Sunday, March 24, 2013

New Take on the "Old" Bible

Christianity doesn't teach Jesus’ message, according to Dr. Rocco Errico, an ordained minister, international lecturer and author, spiritual counselor, and one of the nation's leading Biblical scholars working from the original Aramaic Peshitta texts. Dr. Errico speaks of well-intentioned ministers who teach what they were taught. 

Unfortunately, it's incorrect. 

No, Dr. Errico is not saying that the ministers are bad students. They just received bad information. 

To understand Jesus’ message, you have to understand Jesus’ language, Aramaic. Dr. Errico, a devoted Aramaic scholar and founder and president of the Noohra Foundation at http://www.noohra.com reads the Bible in Jesus’ own language to capture the nuances of the idiomatic phrases. For example, he said, "If someone tells an Arab, 'Get it straight from the horse's mouth' -- they'll have no idea what you're talking about. They'll think something is wrong with the horse." 

Jesus spoke in idioms that were in current usage in ancient Middle East. And in a language that wasn't always translated perfectly. 

Dr. Errico explains the Lord's Prayer as an example. "First," he said, "Jesus had no idea that we were going to institutionalize this prayer. This was his suggestion of how to get started." 

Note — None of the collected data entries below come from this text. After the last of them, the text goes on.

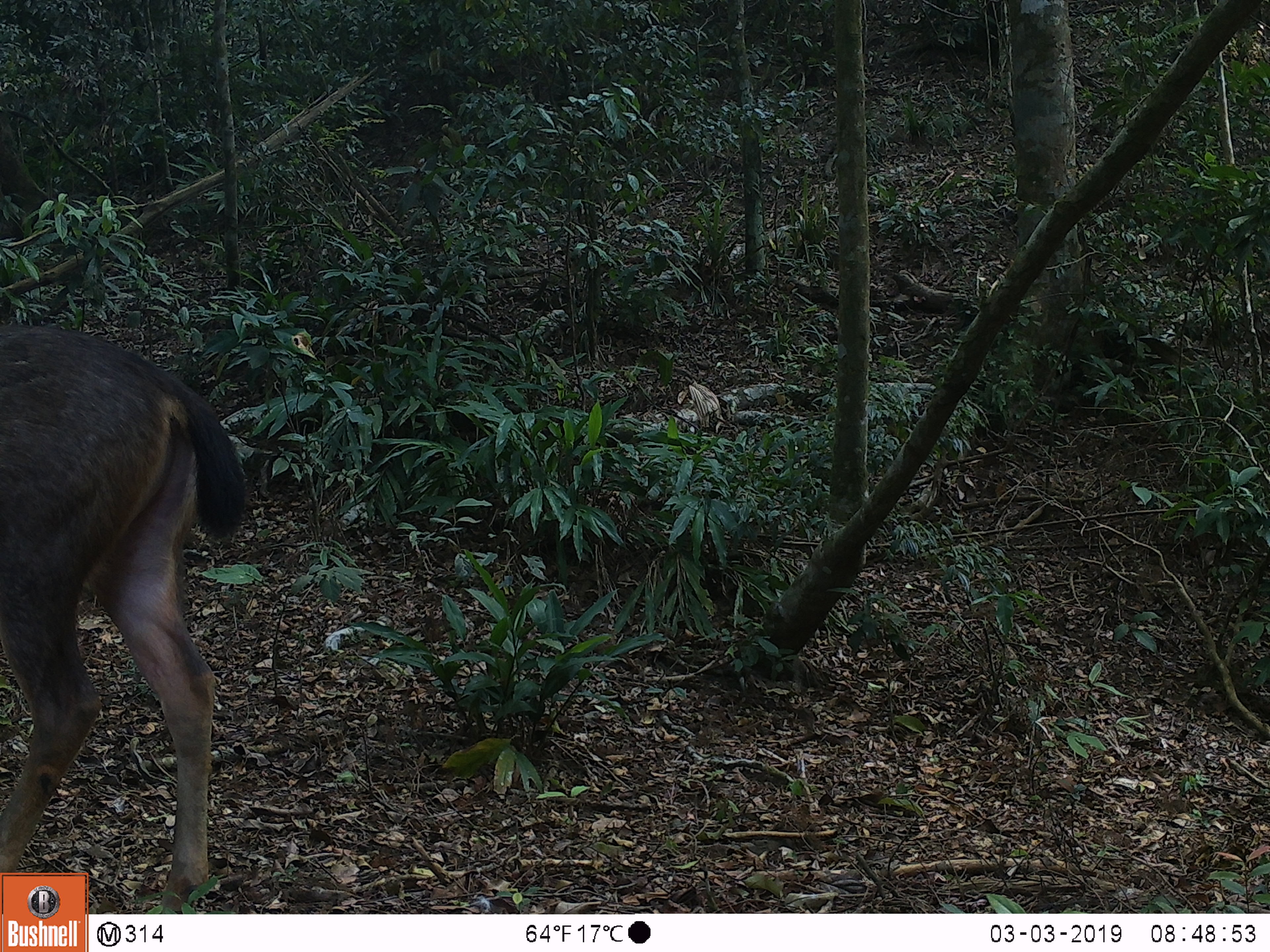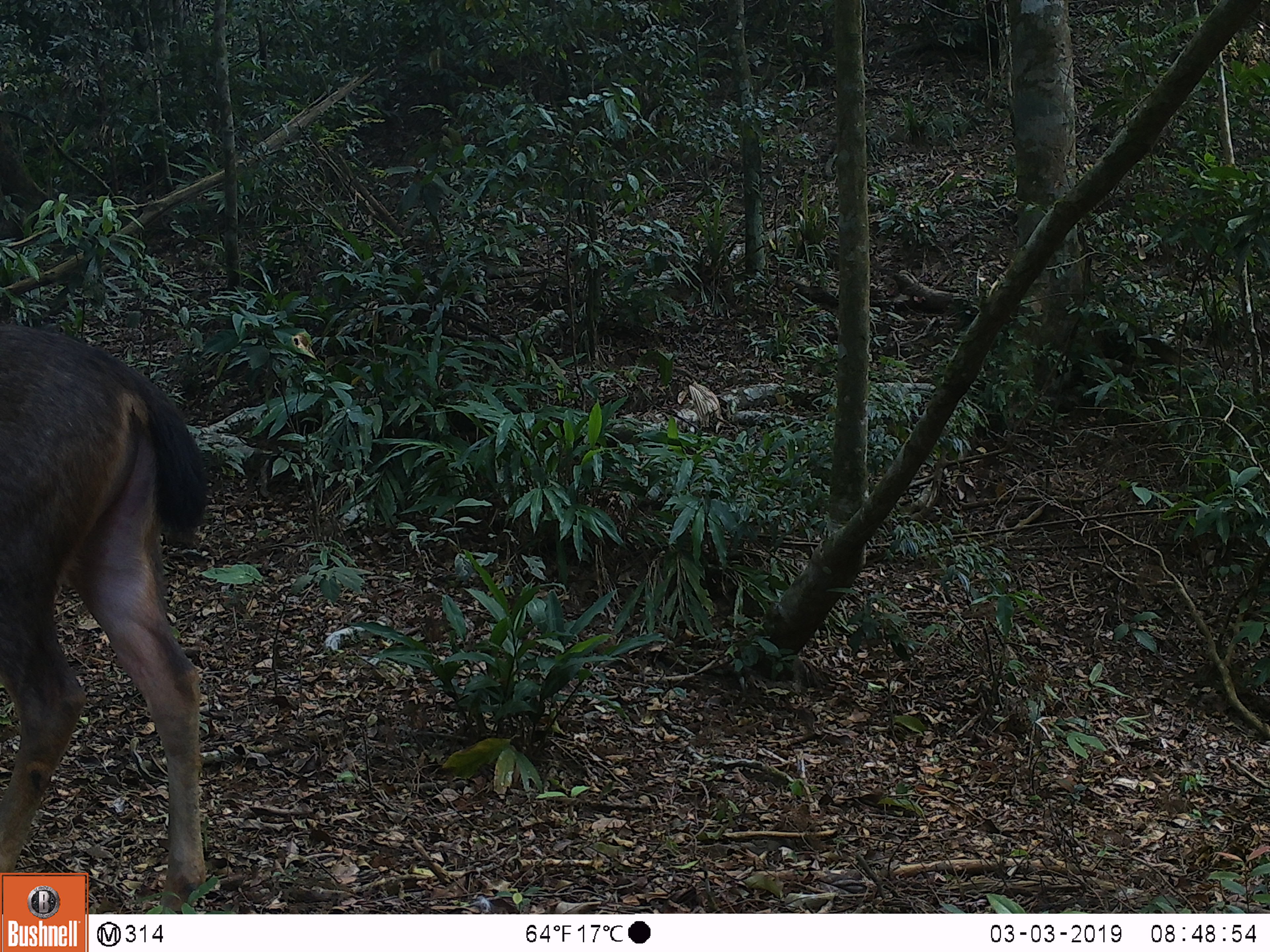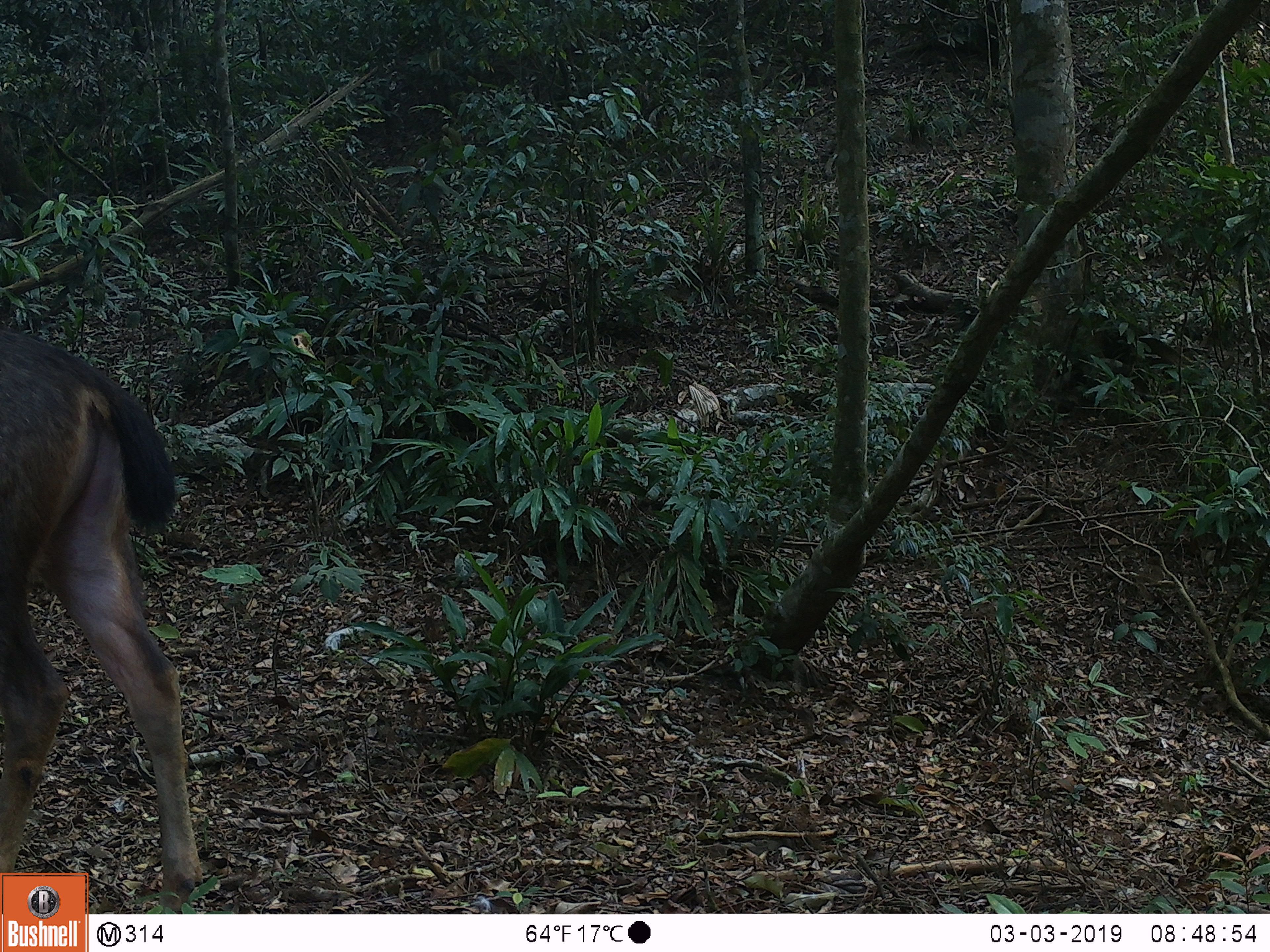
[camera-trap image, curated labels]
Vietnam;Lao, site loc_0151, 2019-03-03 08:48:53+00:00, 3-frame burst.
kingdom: Animalia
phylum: Chordata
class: Mammalia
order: Artiodactyla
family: Cervidae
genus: Rusa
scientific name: Rusa unicolor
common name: sambar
Sambar (Rusa unicolor). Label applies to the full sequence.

Dr. Errico pointed out that discrepancies exist even in the first line: Our Father who art in heaven. "'Our Father' in the Middle East is a genderless term of endearment equating to 'beloved.' Fathers call children 'Father.' Mothers call sisters 'Father.' Sons call mothers 'Father.' It has nothing to do with parentage or gender. When Jesus said 'Our Father.' it was the same as saying 'O Beloved.'" 

What about "Who art in Heaven?" In Aramaic, the word that was translated as "Heaven" actually means: everywhere, universal, omnipresent. So, once again, Jesus has been misinterpreted, Dr. Errico says, and actually said, "O Beloved which is everywhere..." 

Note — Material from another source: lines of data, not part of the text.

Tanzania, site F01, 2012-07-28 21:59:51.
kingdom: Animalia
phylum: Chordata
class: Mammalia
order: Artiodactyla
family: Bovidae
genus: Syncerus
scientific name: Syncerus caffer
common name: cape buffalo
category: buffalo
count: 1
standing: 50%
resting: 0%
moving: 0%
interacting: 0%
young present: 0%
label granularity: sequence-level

Think about it. If God is anything, he is everywhere. The Baptists, Catholics, Jews, Muslims or New Thought believers have no ownership of the Spirit. 

Dr. Errico spends much of his talks discussing the impact of that short phrase that opens our most popular prayer. WE have a lot to learn about the real teachings of Jesus and that can only be understood reading the words in his own language. 

And if we understood them as he used them, "the world would be a much better place," Dr. Errico says.